Paulo Fernando de Oliveira Pires | Professor | [email protected]
De passagem pela Galeria Joaquim Correia, encontrei casualmente meu amigo Renê Barabadá. Ali mesmo, na calçada, em frente ao Terminal, o homem parecia estar aflito pra conversar urgentemente com alguém (e nesse caso, o sujeito sorteado parecia ser eu). Examinei-o em fração de segundos e notei que o seu semblante não era dos melhores. Em vista disso, fiz cara de compungido e demonstrei estar a fim de ouvir e compartilhar suas aflições. Sentindo minha expressão de solidariedade, meu amigo ficou aliviado e deitou falação em um ritmo tão alucinante que quase me perdi com a rapidez das suas frases. >>>>>
Em poucos minutos narrou um monte de coisas no melhor estilo do experiente locutor Hernani Pires Ferreira do Jockey Club do Rio de Janeiro. Sinceramente, juro que não esperava aquele Tsunami Vocabular. Sem me deixar abrir a boca, Renê soltou o verbo. Parecia um destrambelhado.
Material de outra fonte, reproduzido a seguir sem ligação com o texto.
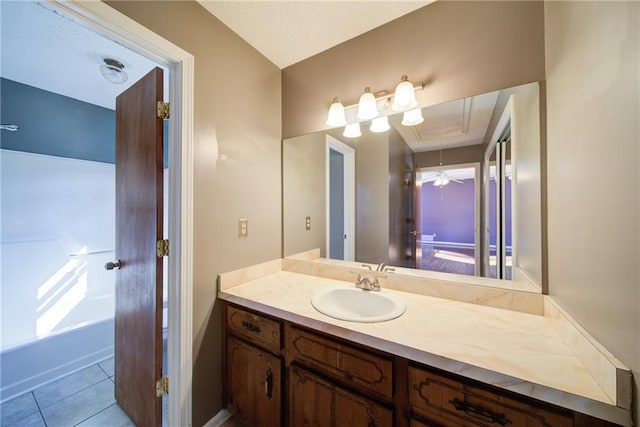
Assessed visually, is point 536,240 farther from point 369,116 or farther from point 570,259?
point 369,116

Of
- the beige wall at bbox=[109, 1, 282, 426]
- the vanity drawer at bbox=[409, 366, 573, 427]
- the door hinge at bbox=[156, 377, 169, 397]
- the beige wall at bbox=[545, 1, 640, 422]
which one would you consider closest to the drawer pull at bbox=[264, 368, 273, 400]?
the beige wall at bbox=[109, 1, 282, 426]

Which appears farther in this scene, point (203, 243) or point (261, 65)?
point (261, 65)

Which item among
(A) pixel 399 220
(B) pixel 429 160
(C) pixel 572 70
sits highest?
(C) pixel 572 70

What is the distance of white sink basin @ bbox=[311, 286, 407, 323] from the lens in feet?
3.88

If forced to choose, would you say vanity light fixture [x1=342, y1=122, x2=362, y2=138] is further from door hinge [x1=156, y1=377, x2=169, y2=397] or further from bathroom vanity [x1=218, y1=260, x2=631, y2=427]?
door hinge [x1=156, y1=377, x2=169, y2=397]

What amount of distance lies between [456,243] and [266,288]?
1.18 meters

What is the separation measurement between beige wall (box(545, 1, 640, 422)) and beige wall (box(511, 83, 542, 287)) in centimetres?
10

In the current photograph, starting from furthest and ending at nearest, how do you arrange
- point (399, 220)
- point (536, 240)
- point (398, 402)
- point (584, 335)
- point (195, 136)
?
point (399, 220) → point (195, 136) → point (536, 240) → point (398, 402) → point (584, 335)

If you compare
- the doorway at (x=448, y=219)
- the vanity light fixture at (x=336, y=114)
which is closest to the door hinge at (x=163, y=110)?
the vanity light fixture at (x=336, y=114)

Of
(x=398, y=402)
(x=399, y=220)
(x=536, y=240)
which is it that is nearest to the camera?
(x=398, y=402)

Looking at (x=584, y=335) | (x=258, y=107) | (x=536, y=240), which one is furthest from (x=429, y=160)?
(x=258, y=107)

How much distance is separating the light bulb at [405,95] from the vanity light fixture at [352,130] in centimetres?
32

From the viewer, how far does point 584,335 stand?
26.8 inches

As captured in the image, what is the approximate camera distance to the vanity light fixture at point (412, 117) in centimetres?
132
Disse-me ele: tem horas que nem gosto de ficar pensando nos momentos ruins que acontecem comigo. Sofro muito por isso. Tenho manias que não gostaria de ter, mas infelizmente as tenho e sou obrigado a conviver com elas. Uma dessas manias consiste em antecipar fatos ao ponto de mergulhar neles como se já os tivesse vivendo. Por exemplo: antecipo minha tortura só em pensar que daqui a pouco vou pegar um ônibus saindo desse Terminal, apinhado de gente indo para o Senhorinha Cairo, bairro em que moro. Ah, como isso me tortura. É um mundão de gente, um empurra-empurra, um fedor de subaqueira, mau hálito, cabelo fedorento e outras coisas que nem posso falar.
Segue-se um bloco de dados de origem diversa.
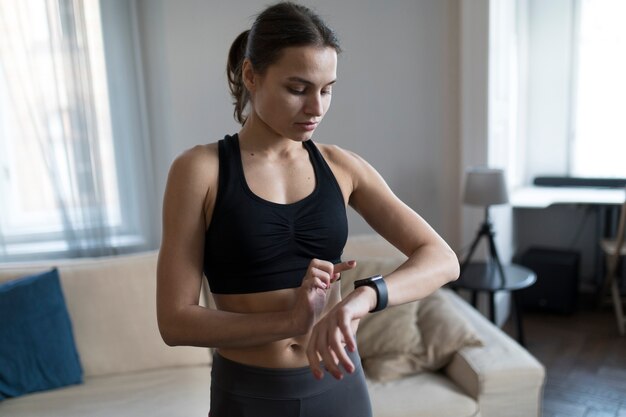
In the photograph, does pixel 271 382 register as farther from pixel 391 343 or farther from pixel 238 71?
pixel 391 343

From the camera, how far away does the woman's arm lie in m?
0.80

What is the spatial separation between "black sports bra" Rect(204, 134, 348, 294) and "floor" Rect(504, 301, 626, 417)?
2133mm

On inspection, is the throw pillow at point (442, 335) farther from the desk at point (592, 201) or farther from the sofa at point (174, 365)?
the desk at point (592, 201)

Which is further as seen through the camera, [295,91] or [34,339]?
[34,339]

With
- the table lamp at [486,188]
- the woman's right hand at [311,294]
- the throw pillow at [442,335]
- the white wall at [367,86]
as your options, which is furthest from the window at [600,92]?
the woman's right hand at [311,294]

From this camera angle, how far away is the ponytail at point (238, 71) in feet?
3.46

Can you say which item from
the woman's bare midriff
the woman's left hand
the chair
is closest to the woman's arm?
the woman's left hand

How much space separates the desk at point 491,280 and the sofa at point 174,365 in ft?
0.89

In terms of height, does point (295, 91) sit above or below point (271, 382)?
above

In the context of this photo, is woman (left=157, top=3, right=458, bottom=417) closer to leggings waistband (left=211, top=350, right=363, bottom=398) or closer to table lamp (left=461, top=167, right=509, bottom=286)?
leggings waistband (left=211, top=350, right=363, bottom=398)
Sabe Paulo, disse-me ele – com expressão de quem exigia minha concordância – acho que o general Figueiredo do alto de sua espontaneidade quadrúpede, estava certo quando disse que gostava mais do cheiro de Cavalo do que do cheiro de Gente. E continuou falando: ônibus cheio, meu amigo, depois de um dia de trabalho, ninguém merece. E no meu caso há um agravante: chego em casa e sempre encontro minha mulher com uma cara horrorosa, mal humorada, cheia de exigências. Fala disso, fala daquilo sem que eu tenha tempo ao menos de tirar os sapatos. E começam as reivindicações. Ela sabe que a maioria das coisas que ela quer, eu não posso atender. Ela pensa que eu sou o quê? Provedor do Mundo? Sou um pequeno assalariado, você sabe de minha vida. A Vida é muito difícil, Paulo, muito difícil. Quando ele acabou de falar essa frase, aproveitei que já tinha ouvido muito, pedi desculpas, mas tinha que me retirar… Estava chegando também minha hora.
Despedi-me dele e entrei no buzú… Ao meu lado sentou-se uma moça (daquelas que Mac Donald cita como sendo capaz de fazer o barbeiro amolar a navalha na língua do freguês). Olhei pra ela e fiquei impressionado com a tranqüilidade da moça. Bonita, muito bonita. Ela nem deu TCHUM pra mim. Lembrei-me da minha idade e tomei vergonha na cara. A moça estava certa em me ignorar… Tudo bem, tudo bem … Não estou tão infeliz quanto meu amigo Renê e aprendi com Vinícius que é melhor viver do que ser Feliz… Vou levando a Vida e pensando nas coisas boas que ela oferece. É melhor viver do que ser feliz… Além disse Nelson Cavaquinho cantou: “Se eu for pensar muito na vida, morro cedo, amor. Meu peito é forte nele tenho acumulado tanta dor….”. Mamolengo Morais, o Poeta Carente sabe das coisas e a gente vai aprendendo com ele e com Deusdete, Maciel e Luciana Nery. Até a próxima semana e não esqueçam que é melhor ônibus cheio do que nenhum no Terminal.